Зои готовит мальчикам поздний ужин, а я решаю просмотреть несколько личных дел, чтобы выкинуть из головы все, что недавно произошло. Последние двадцать четыре часа были насыщены бурными эмоциями и происшествиями, которые я не могла контролировать. «Сегодня — не лучший день моей жизни, это уж точно», — думаю я, усаживаясь за стол Джеймса и кладу потрепанную кожаную сумку на ремне. Джеймс купил мне эту сумку на прошлое Рождество. Она идеальна для того, чтобы перевозить большие объемы документов между встречами.

— Это секонд-хенд! — удивилась я, сняв упаковочную бумагу и пробежав пальцами по потертой поверхности сумки.

— Это винтаж, — со смехом поправил он. — Старая сумка-ранец почтальона. Я решил, что тебе будет приятно думать обо всех тех хороших новостях, которые в ней доставляли. — И Джеймс обвил меня руками, словно я была его рождественским подарком.

Но в тот момент я могла думать лишь обо всех тех плохих новостях, которые теперь будут перевозиться в этой сумке.

— А это что еще такое? — спрашиваю я себя, засовывая запасной ключ от кабинета Джеймса обратно в сумку.

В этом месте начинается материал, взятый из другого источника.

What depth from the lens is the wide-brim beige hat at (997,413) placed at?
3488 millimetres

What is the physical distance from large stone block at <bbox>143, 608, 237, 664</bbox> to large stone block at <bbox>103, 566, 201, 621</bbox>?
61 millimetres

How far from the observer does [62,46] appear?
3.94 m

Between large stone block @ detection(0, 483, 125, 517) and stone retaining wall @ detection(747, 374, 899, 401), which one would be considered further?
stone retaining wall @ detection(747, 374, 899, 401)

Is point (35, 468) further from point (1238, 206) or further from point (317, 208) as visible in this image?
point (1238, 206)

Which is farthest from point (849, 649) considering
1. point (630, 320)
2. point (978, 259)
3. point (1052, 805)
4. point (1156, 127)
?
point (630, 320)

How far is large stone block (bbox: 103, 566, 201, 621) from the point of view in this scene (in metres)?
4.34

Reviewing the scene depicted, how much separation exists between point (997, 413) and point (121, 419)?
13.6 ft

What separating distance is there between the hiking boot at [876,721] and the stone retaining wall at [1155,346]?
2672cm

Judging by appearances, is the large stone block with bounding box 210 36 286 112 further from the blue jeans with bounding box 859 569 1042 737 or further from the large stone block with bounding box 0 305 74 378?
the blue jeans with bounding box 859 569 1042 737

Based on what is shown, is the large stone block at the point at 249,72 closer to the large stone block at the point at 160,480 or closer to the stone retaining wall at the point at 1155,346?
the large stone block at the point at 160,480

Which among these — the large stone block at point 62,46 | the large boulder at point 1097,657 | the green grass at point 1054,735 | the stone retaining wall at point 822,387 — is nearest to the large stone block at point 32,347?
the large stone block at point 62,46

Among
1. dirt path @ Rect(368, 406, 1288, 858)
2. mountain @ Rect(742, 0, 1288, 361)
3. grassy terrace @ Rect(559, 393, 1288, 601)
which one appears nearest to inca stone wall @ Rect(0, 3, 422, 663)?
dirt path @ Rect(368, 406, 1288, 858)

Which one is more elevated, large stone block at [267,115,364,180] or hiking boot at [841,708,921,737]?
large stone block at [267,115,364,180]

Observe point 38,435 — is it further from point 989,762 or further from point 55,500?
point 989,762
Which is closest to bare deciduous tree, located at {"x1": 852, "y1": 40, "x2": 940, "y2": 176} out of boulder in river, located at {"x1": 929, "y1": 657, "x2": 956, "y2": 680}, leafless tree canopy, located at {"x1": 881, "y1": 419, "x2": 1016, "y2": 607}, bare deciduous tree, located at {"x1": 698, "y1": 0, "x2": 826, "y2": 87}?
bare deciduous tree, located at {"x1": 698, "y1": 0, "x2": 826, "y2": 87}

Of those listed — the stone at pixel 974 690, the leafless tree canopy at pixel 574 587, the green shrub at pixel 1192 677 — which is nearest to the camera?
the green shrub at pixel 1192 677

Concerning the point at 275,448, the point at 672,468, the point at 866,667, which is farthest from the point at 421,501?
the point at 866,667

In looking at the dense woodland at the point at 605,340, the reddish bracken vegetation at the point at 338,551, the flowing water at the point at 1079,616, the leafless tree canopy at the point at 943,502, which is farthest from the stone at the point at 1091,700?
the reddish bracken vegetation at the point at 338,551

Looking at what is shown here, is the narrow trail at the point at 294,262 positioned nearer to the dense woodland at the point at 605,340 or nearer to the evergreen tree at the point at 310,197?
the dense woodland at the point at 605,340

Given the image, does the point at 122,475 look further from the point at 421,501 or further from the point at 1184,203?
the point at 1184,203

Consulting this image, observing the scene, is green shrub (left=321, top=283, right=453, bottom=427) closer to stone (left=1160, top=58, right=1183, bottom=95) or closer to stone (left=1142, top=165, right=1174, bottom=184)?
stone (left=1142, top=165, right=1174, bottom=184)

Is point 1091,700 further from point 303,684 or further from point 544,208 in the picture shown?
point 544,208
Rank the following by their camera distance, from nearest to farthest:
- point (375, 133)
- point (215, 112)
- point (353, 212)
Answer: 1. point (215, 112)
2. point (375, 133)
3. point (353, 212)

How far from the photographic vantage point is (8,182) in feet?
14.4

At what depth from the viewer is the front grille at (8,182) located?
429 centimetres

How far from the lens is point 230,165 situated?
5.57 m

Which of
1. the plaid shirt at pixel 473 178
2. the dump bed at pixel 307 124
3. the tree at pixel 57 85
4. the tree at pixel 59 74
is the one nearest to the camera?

На полу что-то валяется. Я наклоняюсь и поднимаю с пола пуговицу. Она необычная — темно-зеленая продолговатая деревянная пуговица с фиолетовыми разводами. Это явно не от одежды Джеймса, и я что-то не припомню ничего подобного в своем гардеробе. Пожимая плечами, кладу пуговицу в карман и возвращаюсь к внушительной стопке документов, которые нужно прочитать до завтра. Я должна это сделать, хотя понятия не имею, попаду ли на работу после занятий в дородовой группе. Я предпочитаю не торопить события, когда дело касается рождения этого ребенка. И никто не вправе осуждать меня за это.

Двадцать минут шокирующего чтения — переданное из другого района дело девочки-подростка, — и меня отвлекает звонок в дверь. Я слушаю, как Зои открывает. Она вежливо разговаривает с сантехником, проводя его в подсобку.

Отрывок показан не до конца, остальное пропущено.